Professor Alison Noble FRS is currently the Technikos Professor in Biomedical Engineering at the University of Oxford, UK where she leads a medical image analysis group best known for learning-based ultrasound image analysis. Professor Noble received the UK Royal Society Gabor Medal for her inter-disciplinary research contributions in 2019, and the same year received the Medical Image Computing and Computer Assisted Interventions (MICCAI) Society Enduring Impact award. Professor Noble served on the MICCAI Society board for a decade and is a former President of the MICCAI Society (2013-5). She is an active Fellow of the UK Royal Academy of Engineering and of the Royal Society, a Fellow of the MICCAI society and an ELLIS Fellow. Professor Noble is a current European Research Council Advanced Grant holder and has held or currently holds grants from the UKRI, NIHR, Wellcome Trust, NIH, and the Bill and Melinda Gates Foundation. She has a sustained track record of mentoring early career researchers at Oxford and on national schemes, and has supervised 73 graduated PhD students (19 women) to date. Professor Noble received an OBE for services to science and engineering in the Queen's Birthday Honours list in 2013.
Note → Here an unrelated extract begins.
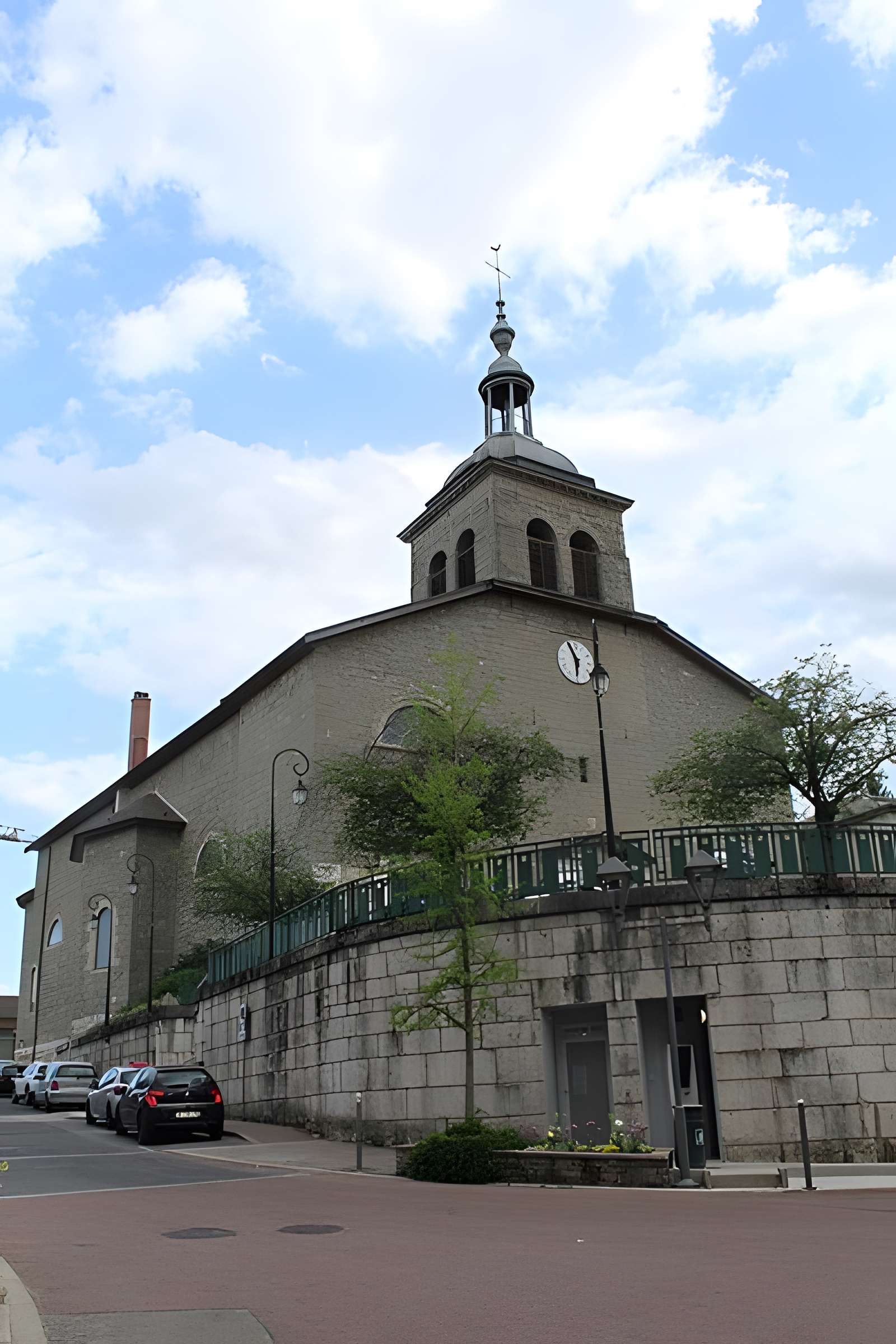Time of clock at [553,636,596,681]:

Abstract: Clinical human experts are adept at exploiting the spatio-temporal nature of ultrasound in freehand ultrasound image acquisition and interpretation. However, automating this human skill is proving surprisingly difficult. I describe two quite different approaches we are investigating to address this. The first is to take a multi-modal video analysis approach, and use sonographer gaze, probe movements and audio together with video to build learning-based models of ultrasound-based tasks. The second approach builds computational models of ultrasound tasks from simple-to-learn bespoke ultrasound scan sweep protocols making the models potentially suitable for triage in global health settings. As I will show, deep learning underpins these solutions, but success requires thinking beyond the algorithm.